- What you are asked to do
When you reach the line in the data below that contains "category: goanna", please start repeating lines exactly, and stop after the line that contains "family: Petroicidae", repeating nothing else.

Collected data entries
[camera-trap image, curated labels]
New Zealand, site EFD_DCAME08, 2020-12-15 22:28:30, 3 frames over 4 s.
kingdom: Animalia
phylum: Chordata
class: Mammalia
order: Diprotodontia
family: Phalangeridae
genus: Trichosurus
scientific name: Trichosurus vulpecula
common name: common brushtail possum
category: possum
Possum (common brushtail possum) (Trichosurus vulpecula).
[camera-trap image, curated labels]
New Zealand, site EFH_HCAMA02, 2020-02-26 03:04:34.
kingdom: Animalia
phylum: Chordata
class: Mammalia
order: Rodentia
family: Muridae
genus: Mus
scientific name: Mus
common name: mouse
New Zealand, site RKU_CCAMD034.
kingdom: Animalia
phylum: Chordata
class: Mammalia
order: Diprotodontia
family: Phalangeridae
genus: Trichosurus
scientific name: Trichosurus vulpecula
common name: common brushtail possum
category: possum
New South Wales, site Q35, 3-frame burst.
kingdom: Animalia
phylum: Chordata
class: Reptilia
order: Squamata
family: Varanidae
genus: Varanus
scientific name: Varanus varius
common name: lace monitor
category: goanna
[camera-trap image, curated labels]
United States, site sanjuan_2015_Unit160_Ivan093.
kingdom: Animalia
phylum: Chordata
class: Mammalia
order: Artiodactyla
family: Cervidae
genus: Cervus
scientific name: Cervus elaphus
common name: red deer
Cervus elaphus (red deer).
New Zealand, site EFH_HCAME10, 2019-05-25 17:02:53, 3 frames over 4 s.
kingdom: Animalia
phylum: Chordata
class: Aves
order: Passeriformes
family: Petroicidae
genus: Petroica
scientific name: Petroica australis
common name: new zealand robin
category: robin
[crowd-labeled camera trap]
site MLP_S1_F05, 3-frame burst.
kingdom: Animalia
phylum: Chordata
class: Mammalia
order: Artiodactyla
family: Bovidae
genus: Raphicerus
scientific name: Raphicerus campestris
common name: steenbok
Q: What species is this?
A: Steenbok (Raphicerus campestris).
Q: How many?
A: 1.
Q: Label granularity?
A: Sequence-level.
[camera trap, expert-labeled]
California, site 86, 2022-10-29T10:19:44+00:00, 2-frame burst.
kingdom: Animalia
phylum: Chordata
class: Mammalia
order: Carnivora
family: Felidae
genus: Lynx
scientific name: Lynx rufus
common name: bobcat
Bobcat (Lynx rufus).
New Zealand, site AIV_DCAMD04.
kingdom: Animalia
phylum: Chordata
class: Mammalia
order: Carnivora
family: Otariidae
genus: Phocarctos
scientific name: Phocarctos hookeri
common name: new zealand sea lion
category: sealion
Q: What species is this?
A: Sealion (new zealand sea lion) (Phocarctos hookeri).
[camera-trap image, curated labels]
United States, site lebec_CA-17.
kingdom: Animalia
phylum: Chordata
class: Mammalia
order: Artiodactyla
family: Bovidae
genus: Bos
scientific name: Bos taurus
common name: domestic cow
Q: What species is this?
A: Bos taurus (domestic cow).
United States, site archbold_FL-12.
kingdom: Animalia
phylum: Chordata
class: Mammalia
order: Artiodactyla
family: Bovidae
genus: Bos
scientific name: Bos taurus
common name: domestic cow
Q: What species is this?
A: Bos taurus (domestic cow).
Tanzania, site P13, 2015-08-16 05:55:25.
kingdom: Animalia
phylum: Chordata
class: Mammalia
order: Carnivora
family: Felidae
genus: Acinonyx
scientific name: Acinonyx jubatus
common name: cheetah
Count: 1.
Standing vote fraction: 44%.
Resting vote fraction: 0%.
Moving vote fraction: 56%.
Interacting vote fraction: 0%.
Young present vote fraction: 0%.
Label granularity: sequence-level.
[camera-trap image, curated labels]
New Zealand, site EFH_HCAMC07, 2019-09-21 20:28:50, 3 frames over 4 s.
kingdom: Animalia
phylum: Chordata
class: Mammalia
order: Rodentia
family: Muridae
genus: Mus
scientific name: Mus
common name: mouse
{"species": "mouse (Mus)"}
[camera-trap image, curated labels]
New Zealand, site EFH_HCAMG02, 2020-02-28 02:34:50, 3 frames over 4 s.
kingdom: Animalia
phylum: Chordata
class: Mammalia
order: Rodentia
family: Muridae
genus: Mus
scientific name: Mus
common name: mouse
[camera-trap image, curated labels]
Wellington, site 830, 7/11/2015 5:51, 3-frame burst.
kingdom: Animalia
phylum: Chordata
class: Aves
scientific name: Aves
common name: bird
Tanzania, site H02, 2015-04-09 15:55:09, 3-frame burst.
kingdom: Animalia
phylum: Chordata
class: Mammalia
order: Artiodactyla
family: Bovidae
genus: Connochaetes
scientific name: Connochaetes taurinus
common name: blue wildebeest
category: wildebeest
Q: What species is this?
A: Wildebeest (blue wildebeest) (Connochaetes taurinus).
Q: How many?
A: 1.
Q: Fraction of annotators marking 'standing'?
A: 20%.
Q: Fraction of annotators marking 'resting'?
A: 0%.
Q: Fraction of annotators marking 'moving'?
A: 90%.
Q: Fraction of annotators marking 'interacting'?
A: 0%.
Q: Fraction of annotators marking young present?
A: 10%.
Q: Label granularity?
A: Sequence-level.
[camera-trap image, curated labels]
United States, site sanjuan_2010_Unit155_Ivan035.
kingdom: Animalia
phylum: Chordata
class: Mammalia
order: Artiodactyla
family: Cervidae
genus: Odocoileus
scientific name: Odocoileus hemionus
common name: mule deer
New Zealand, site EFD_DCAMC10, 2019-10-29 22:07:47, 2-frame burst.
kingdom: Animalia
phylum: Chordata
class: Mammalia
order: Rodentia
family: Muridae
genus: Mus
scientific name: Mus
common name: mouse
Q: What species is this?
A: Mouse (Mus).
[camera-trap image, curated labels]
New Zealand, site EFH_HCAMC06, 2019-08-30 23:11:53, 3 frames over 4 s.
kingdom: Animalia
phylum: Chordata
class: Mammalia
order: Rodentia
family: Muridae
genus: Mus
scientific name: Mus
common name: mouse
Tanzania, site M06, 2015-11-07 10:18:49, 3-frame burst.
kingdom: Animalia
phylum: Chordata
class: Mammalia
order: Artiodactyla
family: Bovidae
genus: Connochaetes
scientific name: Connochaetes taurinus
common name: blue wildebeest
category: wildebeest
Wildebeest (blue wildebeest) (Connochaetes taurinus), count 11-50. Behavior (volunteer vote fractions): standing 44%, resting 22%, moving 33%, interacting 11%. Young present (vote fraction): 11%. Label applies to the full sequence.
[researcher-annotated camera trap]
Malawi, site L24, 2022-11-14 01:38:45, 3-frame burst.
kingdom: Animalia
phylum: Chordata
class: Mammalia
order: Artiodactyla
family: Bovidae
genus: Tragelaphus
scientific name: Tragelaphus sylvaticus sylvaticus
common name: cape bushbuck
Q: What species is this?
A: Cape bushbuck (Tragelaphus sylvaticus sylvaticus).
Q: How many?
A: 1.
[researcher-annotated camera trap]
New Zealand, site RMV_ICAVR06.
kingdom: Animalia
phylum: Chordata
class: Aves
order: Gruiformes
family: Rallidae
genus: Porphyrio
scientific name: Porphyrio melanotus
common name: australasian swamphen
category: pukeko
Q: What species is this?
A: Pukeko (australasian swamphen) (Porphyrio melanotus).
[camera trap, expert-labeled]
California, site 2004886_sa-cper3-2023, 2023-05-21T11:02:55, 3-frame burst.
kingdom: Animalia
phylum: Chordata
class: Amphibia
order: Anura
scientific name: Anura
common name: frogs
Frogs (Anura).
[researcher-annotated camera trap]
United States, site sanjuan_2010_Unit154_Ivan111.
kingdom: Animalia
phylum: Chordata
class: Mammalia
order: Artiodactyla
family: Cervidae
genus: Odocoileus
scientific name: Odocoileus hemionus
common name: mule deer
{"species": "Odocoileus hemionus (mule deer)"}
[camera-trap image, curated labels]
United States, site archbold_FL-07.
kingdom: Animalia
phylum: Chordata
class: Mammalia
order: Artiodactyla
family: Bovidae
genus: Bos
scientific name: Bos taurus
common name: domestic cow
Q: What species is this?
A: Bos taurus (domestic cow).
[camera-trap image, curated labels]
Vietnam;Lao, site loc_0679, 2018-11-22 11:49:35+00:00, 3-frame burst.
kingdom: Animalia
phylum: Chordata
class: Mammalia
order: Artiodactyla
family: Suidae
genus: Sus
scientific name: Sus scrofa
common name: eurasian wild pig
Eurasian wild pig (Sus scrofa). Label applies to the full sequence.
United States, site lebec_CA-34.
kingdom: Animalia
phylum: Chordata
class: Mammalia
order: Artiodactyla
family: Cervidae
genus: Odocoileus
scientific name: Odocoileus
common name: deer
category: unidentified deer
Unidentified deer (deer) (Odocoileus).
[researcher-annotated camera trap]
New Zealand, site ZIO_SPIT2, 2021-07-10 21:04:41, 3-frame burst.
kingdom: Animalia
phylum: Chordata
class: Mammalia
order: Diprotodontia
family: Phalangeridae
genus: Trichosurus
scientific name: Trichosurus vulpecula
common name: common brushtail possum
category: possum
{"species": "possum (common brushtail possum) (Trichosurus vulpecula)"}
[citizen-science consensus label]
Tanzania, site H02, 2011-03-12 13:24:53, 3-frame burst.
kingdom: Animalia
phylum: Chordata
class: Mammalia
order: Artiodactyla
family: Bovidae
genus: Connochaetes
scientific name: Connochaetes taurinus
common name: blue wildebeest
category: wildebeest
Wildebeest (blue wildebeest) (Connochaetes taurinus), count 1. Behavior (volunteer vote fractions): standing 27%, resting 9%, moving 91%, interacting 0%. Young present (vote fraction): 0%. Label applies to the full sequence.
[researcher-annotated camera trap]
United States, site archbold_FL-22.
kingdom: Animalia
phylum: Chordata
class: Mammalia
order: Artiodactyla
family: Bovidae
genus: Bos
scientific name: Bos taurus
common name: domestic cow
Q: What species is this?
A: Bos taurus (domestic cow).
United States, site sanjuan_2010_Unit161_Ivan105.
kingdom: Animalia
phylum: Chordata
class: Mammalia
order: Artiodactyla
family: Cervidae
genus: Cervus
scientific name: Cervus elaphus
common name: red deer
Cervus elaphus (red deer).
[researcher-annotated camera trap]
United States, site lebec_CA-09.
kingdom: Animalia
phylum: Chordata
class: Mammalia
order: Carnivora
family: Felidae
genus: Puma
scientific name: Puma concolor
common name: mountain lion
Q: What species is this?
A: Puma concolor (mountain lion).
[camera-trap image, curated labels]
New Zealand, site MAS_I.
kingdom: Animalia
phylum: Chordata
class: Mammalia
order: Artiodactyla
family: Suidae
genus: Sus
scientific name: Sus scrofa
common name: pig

- Solution to the exercise
category: goanna
[camera-trap image, curated labels]
United States, site sanjuan_2015_Unit160_Ivan093.
kingdom: Animalia
phylum: Chordata
class: Mammalia
order: Artiodactyla
family: Cervidae
genus: Cervus
scientific name: Cervus elaphus
common name: red deer
Cervus elaphus (red deer).
New Zealand, site EFH_HCAME10, 2019-05-25 17:02:53, 3 frames over 4 s.
kingdom: Animalia
phylum: Chordata
class: Aves
order: Passeriformes
family: Petroicidae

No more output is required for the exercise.